Financial settlement on divorce – the consequences of non-disclosure
Hannah Rose, a solicitor in our family team, considers the implications of the recent decisions of the Supreme Court in the cases of Sharland v Sharland and Gohil v Gohil.
Last month the Supreme Court issued judgments on two landmark financial remedy cases involving fraudulent non-disclosure of assets on the part of the husband, unanimously allowing the wife’s appeal in both instances.
In Sharland v Sharland the husband fraudulently withheld information regarding his company’s possible flotation and the associated valuation from the court. Following settlement it became obvious that the husband had fraudulently misrepresented the value of his interests in the company.
The Supreme Court judgment endorsed the broad approach that “fraud unravels all” setting aside the consent order. There is no reason why the approach to fraudulent misrepresentation should be any different in financial remedy proceedings to that in other civil claims. The court must be in possession of all relevant information to enable them to make an informed decision as to a fair financial settlement.
In Gohil v Gohil, the parties reached an agreement despite the wife acknowledging in a recital to the consent order that she understood the husband may not have given full and frank disclosure. It was held that one spouse cannot exonerate the other from their duty to give full disclosure and such a recital has no effect.

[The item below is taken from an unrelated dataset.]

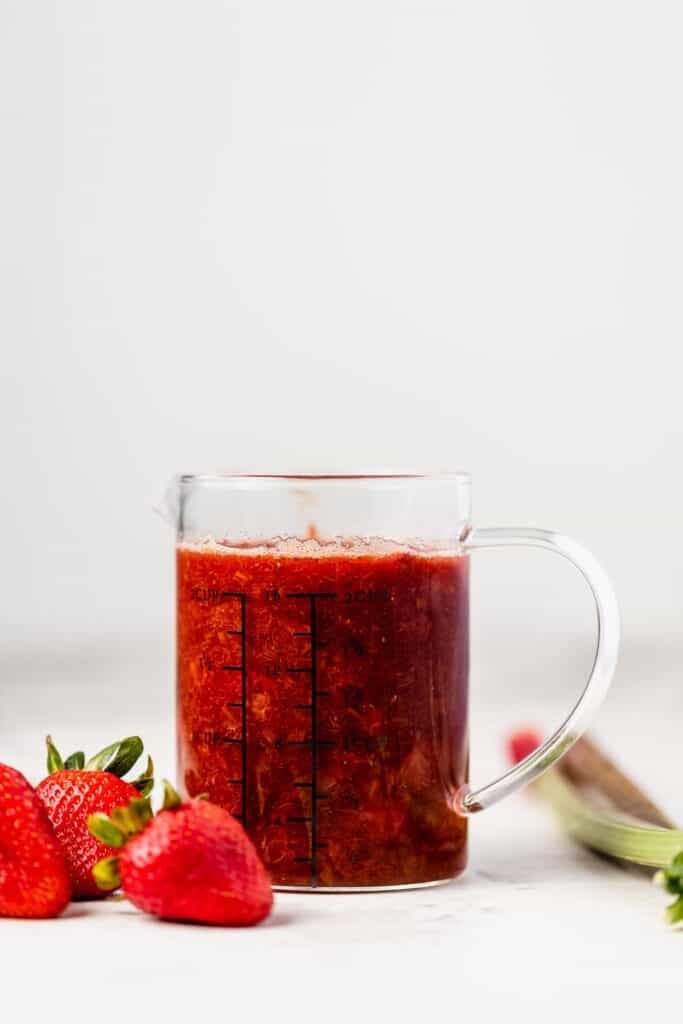 a pitcher of strawberry rhubarb compote surrounded by strawberries and rhubarb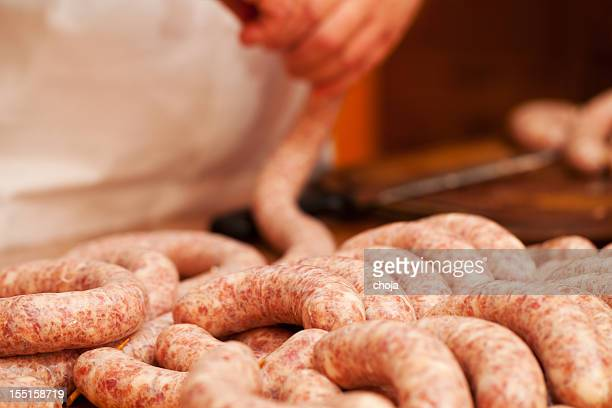 Butcher is making delicious Slovene pork sausages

It was made clear that where a party’s non-disclosure is fraudulent it is deemed to be material. The onus is on the non-disclosing party to show on the balance of probabilities that a significantly different order would not have been made given knowledge of the full financial picture. The financial consent order in Gohil was again set aside by the Supreme Court.
It is clear that the provision of full and frank disclosure remains imperative in financial remedy proceedings. This applies both in contested court proceedings and when making an application for a consent order to the court. Failure to disclose can have huge implications; the courts will not uphold a decision that is based on a lie. Fraudulent non-disclosure could lead to the case being re-opened and financial provision for each party being re-considered.
The court’s powers to overturn or set aside an order, however, will still be limited to circumstances where a materially different order would have been made in knowledge of the true facts. It is expected that there will now be a rule change to clarify the procedure for challenging financial remedy orders.